EXCERPTED PASSAGE>

——

Sunday, September 14, 2008

Ten Lies About Microprocessors

Processor selection too often turns into a religious war. Debunking the dominant myths is the first step towards making a rational choice.

Talk about sports teams, politics, religion, or your favorite boy band and most bartenders won't raise an eyebrow. But get a group of engineers and programmers arguing over which microprocessor is best and you're liable to get eighty-sixed for trash-talking x86.

People get passionate about processors in a way they don't over DRAMs or decoders. Everyone has favorites, as well as horror stories about the one they'll never use again. Legend and lore surround microprocessors. Some is useful, but a lot is superstition ingrained by tradition.

Myth #1: Few processor choices
This is the most insidious misconception. If you're designing an embedded system, how many 32-bit processors can you choose from? 10? 20? In reality, there are more than 100 different 32-bit embedded processors for sale right now. (And that's not counting different packaging options or speed grades.) Dozens of companies make 32-bit processors, representing more than 15 different CPU architectures and instruction sets. Add in a few hundred more 16-bit processors and a few hundred 8-bit processors and you've got an embarrassment of riches.

#2: Intel rules the world
If you say "microprocessor," a lot of people think, "Pentium." The mainstream press is partly to blame. Newspapers proclaim that Intel has a 95% share of the microprocessor market. That's off by almost two orders of magnitude.

——

PROVIDED RECORDS>
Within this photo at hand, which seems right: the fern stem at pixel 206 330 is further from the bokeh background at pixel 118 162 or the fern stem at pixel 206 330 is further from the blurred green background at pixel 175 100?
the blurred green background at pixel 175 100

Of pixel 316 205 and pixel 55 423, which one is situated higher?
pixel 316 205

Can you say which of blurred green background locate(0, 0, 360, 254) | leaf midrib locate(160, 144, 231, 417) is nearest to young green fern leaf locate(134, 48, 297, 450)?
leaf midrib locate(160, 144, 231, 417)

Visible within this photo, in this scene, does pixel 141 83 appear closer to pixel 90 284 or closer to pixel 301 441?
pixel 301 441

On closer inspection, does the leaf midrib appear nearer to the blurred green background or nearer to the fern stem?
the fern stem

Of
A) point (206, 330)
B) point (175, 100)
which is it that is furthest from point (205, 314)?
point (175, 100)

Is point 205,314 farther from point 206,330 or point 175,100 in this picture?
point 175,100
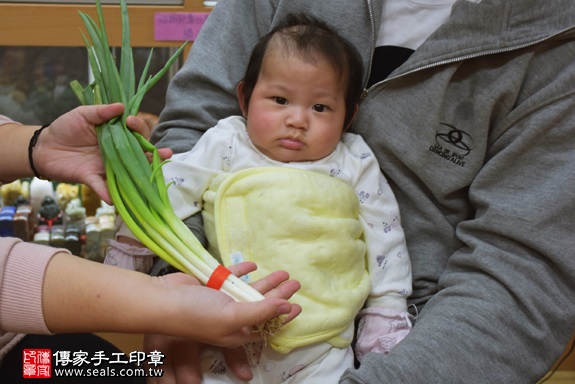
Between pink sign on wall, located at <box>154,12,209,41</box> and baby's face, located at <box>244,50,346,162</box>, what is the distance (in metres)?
0.89

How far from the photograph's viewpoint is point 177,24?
215 cm

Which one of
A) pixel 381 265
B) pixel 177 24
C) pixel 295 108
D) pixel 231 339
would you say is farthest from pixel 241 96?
pixel 177 24

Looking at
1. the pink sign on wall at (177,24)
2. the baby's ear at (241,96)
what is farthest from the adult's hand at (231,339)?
the pink sign on wall at (177,24)

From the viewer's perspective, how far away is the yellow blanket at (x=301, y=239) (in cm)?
120

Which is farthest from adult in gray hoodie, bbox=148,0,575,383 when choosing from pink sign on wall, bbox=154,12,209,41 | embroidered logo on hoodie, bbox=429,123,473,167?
pink sign on wall, bbox=154,12,209,41

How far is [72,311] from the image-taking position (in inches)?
39.2

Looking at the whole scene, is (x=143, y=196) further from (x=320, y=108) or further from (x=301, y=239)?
(x=320, y=108)

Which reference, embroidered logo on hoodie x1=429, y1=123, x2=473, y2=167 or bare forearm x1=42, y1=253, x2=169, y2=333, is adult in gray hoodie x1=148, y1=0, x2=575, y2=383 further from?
bare forearm x1=42, y1=253, x2=169, y2=333

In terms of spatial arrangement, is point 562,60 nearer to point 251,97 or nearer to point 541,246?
point 541,246

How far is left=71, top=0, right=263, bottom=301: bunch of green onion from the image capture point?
3.70 feet

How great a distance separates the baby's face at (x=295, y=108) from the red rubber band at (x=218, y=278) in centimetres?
34

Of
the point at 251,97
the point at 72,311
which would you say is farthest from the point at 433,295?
the point at 72,311

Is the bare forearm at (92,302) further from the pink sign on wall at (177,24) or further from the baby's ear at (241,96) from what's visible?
the pink sign on wall at (177,24)

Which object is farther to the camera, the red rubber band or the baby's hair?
the baby's hair
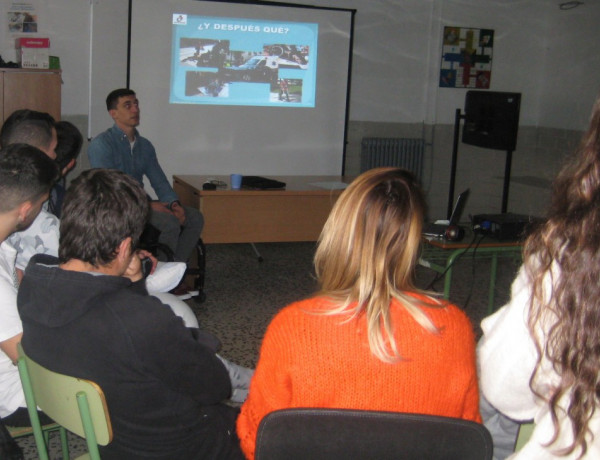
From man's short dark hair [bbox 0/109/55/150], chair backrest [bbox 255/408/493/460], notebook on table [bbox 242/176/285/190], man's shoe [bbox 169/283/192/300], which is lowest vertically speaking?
man's shoe [bbox 169/283/192/300]

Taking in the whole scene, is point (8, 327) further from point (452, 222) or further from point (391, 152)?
point (391, 152)

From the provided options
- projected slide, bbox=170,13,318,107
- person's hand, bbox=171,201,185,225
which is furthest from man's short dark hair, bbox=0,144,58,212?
projected slide, bbox=170,13,318,107

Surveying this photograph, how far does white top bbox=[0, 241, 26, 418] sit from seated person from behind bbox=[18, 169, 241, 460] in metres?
0.18

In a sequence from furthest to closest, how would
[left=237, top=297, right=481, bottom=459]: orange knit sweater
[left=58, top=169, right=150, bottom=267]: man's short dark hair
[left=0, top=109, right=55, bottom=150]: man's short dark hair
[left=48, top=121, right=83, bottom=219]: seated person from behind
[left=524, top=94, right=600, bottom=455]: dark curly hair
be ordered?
[left=48, top=121, right=83, bottom=219]: seated person from behind → [left=0, top=109, right=55, bottom=150]: man's short dark hair → [left=58, top=169, right=150, bottom=267]: man's short dark hair → [left=237, top=297, right=481, bottom=459]: orange knit sweater → [left=524, top=94, right=600, bottom=455]: dark curly hair

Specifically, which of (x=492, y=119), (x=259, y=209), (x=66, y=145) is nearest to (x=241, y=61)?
(x=259, y=209)

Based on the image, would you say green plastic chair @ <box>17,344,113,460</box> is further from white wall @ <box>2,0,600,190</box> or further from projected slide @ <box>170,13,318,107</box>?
projected slide @ <box>170,13,318,107</box>

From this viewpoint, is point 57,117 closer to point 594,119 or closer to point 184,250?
point 184,250

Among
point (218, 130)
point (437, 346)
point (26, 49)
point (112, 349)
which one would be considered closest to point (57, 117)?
point (26, 49)

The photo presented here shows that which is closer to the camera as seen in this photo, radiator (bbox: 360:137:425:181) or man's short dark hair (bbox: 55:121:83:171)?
man's short dark hair (bbox: 55:121:83:171)

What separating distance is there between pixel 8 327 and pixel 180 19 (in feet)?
16.2

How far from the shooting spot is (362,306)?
4.45ft

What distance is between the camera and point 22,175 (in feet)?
6.55

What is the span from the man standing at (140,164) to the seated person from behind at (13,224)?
83.0 inches

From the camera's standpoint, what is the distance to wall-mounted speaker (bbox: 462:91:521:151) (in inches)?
215
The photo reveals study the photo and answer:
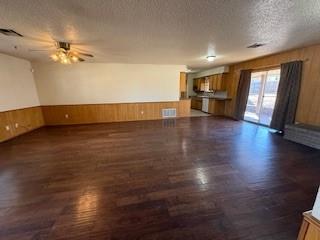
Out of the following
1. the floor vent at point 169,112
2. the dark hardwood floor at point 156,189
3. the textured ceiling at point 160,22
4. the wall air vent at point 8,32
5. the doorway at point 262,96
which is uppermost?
the textured ceiling at point 160,22

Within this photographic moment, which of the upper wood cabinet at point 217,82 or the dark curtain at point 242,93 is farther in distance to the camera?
the upper wood cabinet at point 217,82

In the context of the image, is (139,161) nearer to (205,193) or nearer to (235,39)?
(205,193)

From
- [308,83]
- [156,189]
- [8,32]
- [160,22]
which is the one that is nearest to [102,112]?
[8,32]

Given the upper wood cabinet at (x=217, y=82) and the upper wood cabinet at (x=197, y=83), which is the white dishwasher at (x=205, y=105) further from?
the upper wood cabinet at (x=197, y=83)

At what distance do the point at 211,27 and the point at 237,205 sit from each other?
2.71 meters

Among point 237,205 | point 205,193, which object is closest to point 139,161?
point 205,193

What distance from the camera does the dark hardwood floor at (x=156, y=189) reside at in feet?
5.01

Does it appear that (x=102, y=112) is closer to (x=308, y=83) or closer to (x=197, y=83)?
(x=197, y=83)

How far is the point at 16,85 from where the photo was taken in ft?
15.4

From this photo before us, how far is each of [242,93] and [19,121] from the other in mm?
8042

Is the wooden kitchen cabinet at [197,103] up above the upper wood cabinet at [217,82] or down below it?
below

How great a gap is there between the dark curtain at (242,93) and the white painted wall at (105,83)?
2.50m

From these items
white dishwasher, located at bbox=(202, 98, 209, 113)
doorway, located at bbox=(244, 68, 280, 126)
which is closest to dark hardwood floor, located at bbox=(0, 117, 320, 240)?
doorway, located at bbox=(244, 68, 280, 126)

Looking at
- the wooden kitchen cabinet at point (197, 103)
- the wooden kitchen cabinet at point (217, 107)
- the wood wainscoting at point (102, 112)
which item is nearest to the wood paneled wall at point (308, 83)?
the wooden kitchen cabinet at point (217, 107)
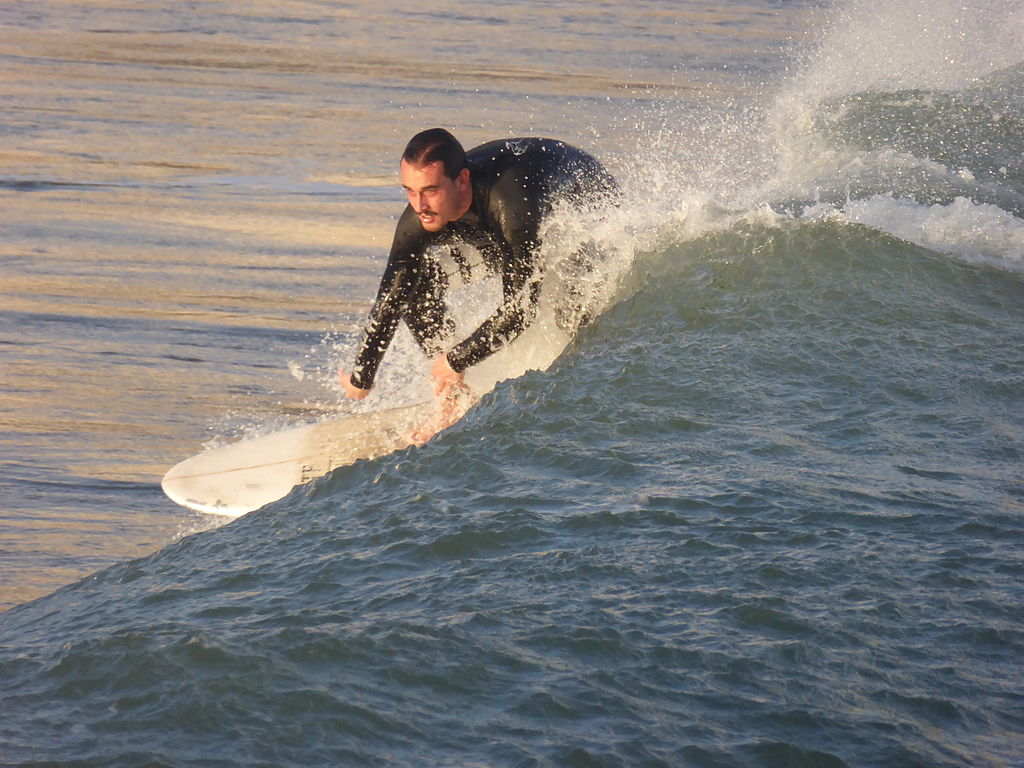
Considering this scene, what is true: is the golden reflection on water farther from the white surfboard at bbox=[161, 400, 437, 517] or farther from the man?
the man

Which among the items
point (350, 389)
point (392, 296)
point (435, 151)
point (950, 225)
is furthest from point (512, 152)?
point (950, 225)

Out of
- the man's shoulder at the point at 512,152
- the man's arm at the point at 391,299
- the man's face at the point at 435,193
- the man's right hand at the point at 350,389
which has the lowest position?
the man's right hand at the point at 350,389

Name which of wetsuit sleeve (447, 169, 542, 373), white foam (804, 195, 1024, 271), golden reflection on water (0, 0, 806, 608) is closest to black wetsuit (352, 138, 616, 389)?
wetsuit sleeve (447, 169, 542, 373)

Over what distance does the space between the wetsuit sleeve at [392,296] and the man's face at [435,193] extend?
16 cm

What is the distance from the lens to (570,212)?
549 centimetres

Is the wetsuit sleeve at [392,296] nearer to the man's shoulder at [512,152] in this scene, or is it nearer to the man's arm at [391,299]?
the man's arm at [391,299]

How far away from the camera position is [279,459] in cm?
546

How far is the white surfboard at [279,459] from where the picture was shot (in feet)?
17.0

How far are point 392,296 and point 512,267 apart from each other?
576 mm

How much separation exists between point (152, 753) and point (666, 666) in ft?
3.77

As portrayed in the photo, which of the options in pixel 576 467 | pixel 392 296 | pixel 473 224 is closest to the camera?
pixel 576 467

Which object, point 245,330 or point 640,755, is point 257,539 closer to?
point 640,755

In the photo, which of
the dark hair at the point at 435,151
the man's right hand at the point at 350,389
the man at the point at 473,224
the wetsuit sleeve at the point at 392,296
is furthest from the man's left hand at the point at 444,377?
the dark hair at the point at 435,151

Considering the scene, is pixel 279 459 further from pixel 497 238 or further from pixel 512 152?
pixel 512 152
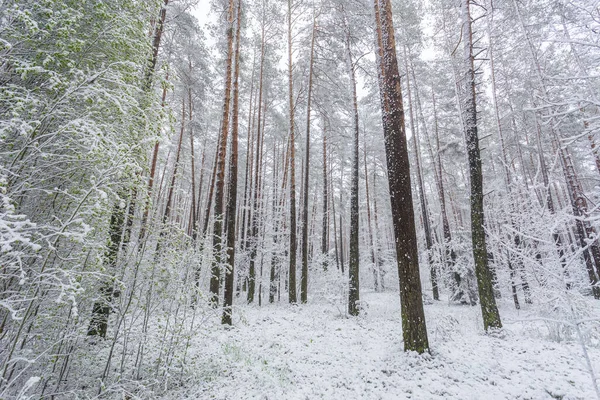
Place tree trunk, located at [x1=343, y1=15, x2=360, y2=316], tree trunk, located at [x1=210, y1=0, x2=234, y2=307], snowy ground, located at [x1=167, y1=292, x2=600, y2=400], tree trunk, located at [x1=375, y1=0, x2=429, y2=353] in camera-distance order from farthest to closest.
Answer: tree trunk, located at [x1=343, y1=15, x2=360, y2=316], tree trunk, located at [x1=210, y1=0, x2=234, y2=307], tree trunk, located at [x1=375, y1=0, x2=429, y2=353], snowy ground, located at [x1=167, y1=292, x2=600, y2=400]

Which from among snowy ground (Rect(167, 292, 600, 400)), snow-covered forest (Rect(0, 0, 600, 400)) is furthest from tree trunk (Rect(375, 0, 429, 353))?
snowy ground (Rect(167, 292, 600, 400))

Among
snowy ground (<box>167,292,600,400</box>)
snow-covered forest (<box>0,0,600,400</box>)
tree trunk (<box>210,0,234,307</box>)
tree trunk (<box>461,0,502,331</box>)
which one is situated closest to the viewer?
snow-covered forest (<box>0,0,600,400</box>)

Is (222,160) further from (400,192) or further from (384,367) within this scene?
(384,367)

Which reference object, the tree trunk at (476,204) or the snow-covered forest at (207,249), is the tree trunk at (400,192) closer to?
the snow-covered forest at (207,249)

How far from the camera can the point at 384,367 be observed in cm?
474

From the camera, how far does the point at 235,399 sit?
4.15 meters

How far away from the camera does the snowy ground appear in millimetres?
3916

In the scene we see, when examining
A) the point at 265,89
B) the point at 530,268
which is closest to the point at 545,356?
the point at 530,268

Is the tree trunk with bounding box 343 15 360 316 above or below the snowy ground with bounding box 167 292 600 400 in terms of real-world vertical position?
above

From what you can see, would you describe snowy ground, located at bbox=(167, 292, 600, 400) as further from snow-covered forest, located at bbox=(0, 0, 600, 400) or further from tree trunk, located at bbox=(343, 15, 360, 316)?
tree trunk, located at bbox=(343, 15, 360, 316)

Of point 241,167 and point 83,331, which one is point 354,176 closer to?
point 83,331

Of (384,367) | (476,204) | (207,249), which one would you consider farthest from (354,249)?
(207,249)

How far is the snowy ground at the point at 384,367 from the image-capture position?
12.8 ft

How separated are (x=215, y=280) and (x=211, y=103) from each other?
640 inches
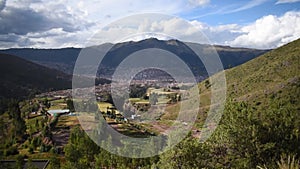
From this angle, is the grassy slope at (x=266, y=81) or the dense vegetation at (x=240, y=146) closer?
the dense vegetation at (x=240, y=146)

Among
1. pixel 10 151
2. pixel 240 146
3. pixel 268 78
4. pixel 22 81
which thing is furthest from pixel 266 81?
pixel 22 81

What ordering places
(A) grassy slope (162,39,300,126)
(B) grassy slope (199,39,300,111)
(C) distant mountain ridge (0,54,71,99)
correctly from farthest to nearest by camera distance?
(C) distant mountain ridge (0,54,71,99), (B) grassy slope (199,39,300,111), (A) grassy slope (162,39,300,126)

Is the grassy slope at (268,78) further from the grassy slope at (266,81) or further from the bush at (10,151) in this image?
the bush at (10,151)

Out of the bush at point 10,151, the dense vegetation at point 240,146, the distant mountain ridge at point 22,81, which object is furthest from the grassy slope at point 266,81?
the distant mountain ridge at point 22,81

——

TASK DETAILS> In the microprocessor myths article above, reproduce everything from "Processor selection too" down to "ingrained by tradition.", word for word.

SOLVED EXERCISE>
Processor selection too often turns into a religious war. Debunking the dominant myths is the first step towards making a rational choice.

Talk about sports teams, politics, religion, or your favorite boy band and most bartenders won't raise an eyebrow. But get a group of engineers and programmers arguing over which microprocessor is best and you're liable to get eighty-sixed for trash-talking x86.

People get passionate about processors in a way they don't over DRAMs or decoders. Everyone has favorites, as well as horror stories about the one they'll never use again. Legend and lore surround microprocessors. Some is useful, but a lot is superstition ingrained by tradition.